Juancho s’approcha, et sans mot dire se mit en devoir de relever la charrette ; mais les mains lui tremblaient, ses jambes flageolaient, ses muscles invaincus ne répondaient plus à l’appel. Il la soulevait un peu et la laissait retomber, épuisé, haletant.


« Au juger, je vous aurais cru la poigne plus solide que cela », dit le bouvier, étonné du peu de succès des efforts de Juancho.

Il n’avait plus de forces, il était malade.

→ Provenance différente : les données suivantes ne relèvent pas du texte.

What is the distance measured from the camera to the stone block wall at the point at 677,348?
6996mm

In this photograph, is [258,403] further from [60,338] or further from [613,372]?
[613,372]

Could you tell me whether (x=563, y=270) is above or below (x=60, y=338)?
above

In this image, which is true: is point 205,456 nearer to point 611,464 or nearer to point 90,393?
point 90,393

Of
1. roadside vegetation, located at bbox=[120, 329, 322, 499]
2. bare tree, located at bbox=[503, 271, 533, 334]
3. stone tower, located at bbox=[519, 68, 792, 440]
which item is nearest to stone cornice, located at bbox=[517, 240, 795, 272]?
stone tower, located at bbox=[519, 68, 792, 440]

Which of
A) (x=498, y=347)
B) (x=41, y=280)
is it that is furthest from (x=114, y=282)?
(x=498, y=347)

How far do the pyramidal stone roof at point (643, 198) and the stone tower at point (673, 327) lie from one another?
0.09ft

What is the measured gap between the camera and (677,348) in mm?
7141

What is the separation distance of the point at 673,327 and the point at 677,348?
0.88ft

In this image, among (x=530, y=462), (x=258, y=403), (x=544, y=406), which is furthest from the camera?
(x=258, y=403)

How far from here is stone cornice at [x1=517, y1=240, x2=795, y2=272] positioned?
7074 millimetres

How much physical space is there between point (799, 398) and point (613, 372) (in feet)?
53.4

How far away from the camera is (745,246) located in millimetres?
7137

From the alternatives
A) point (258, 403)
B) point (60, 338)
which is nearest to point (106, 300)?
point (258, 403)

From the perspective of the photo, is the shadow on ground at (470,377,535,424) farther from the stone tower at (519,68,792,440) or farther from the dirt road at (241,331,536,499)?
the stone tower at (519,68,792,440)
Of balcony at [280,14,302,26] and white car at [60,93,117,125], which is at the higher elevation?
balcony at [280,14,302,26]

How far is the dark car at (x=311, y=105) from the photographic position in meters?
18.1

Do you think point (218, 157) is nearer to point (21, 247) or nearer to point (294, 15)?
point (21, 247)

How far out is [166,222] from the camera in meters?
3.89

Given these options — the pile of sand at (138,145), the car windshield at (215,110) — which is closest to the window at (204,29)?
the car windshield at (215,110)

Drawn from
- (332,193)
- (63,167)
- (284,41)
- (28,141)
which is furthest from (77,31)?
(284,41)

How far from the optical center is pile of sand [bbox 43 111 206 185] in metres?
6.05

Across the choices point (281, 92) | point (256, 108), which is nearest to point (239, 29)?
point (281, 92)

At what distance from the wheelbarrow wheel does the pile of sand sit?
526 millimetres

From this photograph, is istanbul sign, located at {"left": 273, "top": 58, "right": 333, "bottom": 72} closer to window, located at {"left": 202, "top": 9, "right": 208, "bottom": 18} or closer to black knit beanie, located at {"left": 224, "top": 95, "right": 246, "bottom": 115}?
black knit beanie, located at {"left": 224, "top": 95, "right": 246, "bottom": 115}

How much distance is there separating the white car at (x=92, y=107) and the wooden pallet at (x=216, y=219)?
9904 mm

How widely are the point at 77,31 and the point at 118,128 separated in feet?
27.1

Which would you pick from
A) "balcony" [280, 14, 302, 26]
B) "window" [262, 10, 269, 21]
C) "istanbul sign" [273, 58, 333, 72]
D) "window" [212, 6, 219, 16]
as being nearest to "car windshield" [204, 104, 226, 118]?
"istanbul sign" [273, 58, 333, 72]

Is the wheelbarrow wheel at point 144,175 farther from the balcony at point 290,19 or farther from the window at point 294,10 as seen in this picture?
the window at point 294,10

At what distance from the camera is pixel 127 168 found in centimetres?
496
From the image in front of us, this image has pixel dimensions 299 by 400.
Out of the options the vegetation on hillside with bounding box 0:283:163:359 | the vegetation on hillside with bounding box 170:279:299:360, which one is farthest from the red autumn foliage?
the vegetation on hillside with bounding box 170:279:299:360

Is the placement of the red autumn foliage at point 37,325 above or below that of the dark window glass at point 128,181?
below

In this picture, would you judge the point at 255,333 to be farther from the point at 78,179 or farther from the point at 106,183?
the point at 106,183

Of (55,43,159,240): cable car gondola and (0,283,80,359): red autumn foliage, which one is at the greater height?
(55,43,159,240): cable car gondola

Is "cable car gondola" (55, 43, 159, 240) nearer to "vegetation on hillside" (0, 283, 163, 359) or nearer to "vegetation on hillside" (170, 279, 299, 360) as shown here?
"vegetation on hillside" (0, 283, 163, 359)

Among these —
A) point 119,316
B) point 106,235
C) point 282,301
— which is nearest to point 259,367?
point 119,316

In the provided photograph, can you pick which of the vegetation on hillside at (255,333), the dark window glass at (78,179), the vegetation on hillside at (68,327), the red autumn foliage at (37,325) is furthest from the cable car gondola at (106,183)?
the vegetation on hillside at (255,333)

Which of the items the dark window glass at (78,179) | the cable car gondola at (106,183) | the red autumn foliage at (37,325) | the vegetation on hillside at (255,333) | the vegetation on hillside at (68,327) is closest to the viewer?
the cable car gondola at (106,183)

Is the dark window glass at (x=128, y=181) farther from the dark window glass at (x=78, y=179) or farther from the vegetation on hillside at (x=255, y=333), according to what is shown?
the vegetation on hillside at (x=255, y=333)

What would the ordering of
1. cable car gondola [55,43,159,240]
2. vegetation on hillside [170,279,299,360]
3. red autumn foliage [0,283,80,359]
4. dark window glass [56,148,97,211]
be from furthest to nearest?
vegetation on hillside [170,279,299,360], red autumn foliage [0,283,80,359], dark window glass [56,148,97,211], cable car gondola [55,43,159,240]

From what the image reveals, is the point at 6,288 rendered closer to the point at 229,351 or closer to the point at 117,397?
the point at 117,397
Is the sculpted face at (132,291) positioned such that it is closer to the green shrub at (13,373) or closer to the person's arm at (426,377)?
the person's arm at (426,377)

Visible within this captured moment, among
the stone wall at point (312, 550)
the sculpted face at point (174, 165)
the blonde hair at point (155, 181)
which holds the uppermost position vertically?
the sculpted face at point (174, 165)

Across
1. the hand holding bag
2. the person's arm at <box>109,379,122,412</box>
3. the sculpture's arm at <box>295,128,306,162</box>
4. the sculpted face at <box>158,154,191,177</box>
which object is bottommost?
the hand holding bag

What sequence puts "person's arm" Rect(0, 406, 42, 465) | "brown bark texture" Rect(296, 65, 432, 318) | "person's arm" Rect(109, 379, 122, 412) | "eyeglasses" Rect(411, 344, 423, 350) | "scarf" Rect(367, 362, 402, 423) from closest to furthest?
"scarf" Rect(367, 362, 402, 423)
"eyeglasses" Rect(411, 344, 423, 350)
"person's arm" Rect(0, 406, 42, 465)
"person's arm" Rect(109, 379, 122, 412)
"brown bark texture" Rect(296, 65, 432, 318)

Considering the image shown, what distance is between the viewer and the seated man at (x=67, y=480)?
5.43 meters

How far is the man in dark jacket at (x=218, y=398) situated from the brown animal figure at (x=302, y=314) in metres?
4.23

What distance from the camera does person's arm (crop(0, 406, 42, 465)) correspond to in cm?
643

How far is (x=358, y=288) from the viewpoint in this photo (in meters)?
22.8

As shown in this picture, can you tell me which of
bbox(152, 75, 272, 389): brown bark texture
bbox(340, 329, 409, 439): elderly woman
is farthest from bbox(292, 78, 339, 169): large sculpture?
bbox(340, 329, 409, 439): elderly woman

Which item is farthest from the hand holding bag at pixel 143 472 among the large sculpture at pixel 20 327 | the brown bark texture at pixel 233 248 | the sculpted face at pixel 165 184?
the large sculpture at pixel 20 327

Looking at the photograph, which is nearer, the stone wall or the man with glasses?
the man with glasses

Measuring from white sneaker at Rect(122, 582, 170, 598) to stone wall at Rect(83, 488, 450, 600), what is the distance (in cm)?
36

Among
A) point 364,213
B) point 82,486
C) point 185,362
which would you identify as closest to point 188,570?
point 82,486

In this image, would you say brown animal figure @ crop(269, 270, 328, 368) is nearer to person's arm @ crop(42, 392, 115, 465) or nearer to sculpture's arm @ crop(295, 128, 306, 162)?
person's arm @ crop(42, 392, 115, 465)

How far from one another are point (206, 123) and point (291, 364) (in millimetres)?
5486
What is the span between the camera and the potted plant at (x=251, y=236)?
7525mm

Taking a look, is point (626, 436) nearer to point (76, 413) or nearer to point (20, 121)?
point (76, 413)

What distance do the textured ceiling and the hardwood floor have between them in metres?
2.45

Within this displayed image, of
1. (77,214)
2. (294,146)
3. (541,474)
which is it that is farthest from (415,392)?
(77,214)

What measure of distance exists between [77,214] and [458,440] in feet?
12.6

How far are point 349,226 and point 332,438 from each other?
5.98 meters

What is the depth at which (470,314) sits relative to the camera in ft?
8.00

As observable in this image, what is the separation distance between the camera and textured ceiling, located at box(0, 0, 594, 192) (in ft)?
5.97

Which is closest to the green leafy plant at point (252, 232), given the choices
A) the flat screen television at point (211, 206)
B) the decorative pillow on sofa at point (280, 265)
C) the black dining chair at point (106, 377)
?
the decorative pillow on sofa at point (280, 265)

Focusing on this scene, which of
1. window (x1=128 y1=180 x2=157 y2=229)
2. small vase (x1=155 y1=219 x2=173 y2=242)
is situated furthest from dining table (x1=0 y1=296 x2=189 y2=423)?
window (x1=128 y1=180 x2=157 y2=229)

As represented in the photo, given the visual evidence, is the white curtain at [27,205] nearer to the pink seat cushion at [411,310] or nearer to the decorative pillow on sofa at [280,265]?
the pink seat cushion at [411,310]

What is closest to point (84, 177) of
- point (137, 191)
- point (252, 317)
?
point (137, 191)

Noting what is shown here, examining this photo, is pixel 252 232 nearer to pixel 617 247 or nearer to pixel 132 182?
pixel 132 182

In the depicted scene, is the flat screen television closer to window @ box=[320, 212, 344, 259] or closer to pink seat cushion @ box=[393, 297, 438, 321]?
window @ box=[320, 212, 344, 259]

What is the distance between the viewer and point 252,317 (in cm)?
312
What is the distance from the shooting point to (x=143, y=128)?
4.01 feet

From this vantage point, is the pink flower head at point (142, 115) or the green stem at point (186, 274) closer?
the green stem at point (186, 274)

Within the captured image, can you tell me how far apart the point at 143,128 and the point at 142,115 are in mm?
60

Cependant, piqué d’honneur par la remarque du bouvier, et orgueilleux de ses muscles comme un gladiateur qu’il était, il réunit, par une projection de volonté effrayante, tout ce qui lui restait de vigueur et donna un élan furieux.

La charrette se retrouva sur ses roues comme par enchantement, sans que le bouvier y eût mis la main. La secousse avait été si violente que la voiture avait failli verser de l’autre côté.

« Comme vous y allez, mon maître ! s’écria le bouvier émerveillé ; depuis l’hercule d’Ocaña, qui emportait les grilles des fenêtres, et Bernard de Carpio, qui arrêtait les meules de moulin avec le doigt, on n’a pas vu un gaillard pareil. »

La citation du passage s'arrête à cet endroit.